EXTRACTED TEXT -
● ● ● ●

Navigator
Marsoft 26Q2 Market Reports and Systems Update
May 28, 2026
We are pleased to share Marsoft’s updated market data and forecasts for the Dry Bulk, Tanker, Containership, LNG, and LPG segments. We have also published the 2026 Q2 Dry Bulk Market Report and LNG Market Report, with additional sector reports to follow in the coming days.
Geopolitics continue to dominate shipping markets through the first five months of 2026, with the late-February strikes on Iran and ensuing closure of the Strait of Hormuz reshuffling trade flows and rates across nearly every shipping segment. The timing of the reopening of the Strait to regular vessel traffic remains a key variable shaping the outlook for the global economy and shipping markets in the second half of 2026 and possibly into 2027. Our 26Q2 Base Case across segments assumes the conflict in the Middle East Gulf reaches a resolution by the end of June, with Strait of Hormuz trade flows gradually ramping up through the third quarter and returning to pre-conflict levels by year-end.

● ● ● ●

INFORMATION SUPPLIED -
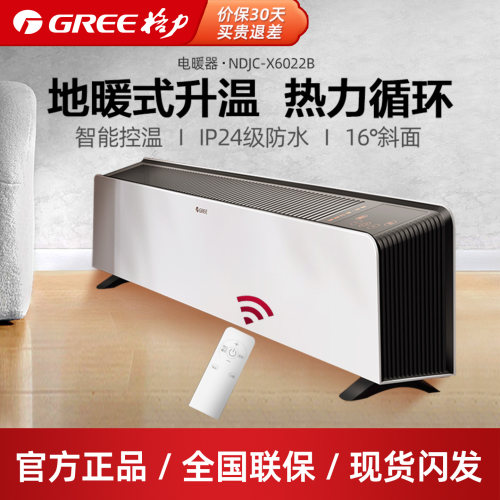 格力踢脚线取暖器家用防水浴室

● ● ● ●

WHAT IS REQUIRED -
Can you quote the Marsoft market update above, starting at "Geopolitics continue to" and ending at "levels by year-end."?

SOLUTION TO THIS EXERCISE -
Geopolitics continue to dominate shipping markets through the first five months of 2026, with the late-February strikes on Iran and ensuing closure of the Strait of Hormuz reshuffling trade flows and rates across nearly every shipping segment. The timing of the reopening of the Strait to regular vessel traffic remains a key variable shaping the outlook for the global economy and shipping markets in the second half of 2026 and possibly into 2027. Our 26Q2 Base Case across segments assumes the conflict in the Middle East Gulf reaches a resolution by the end of June, with Strait of Hormuz trade flows gradually ramping up through the third quarter and returning to pre-conflict levels by year-end.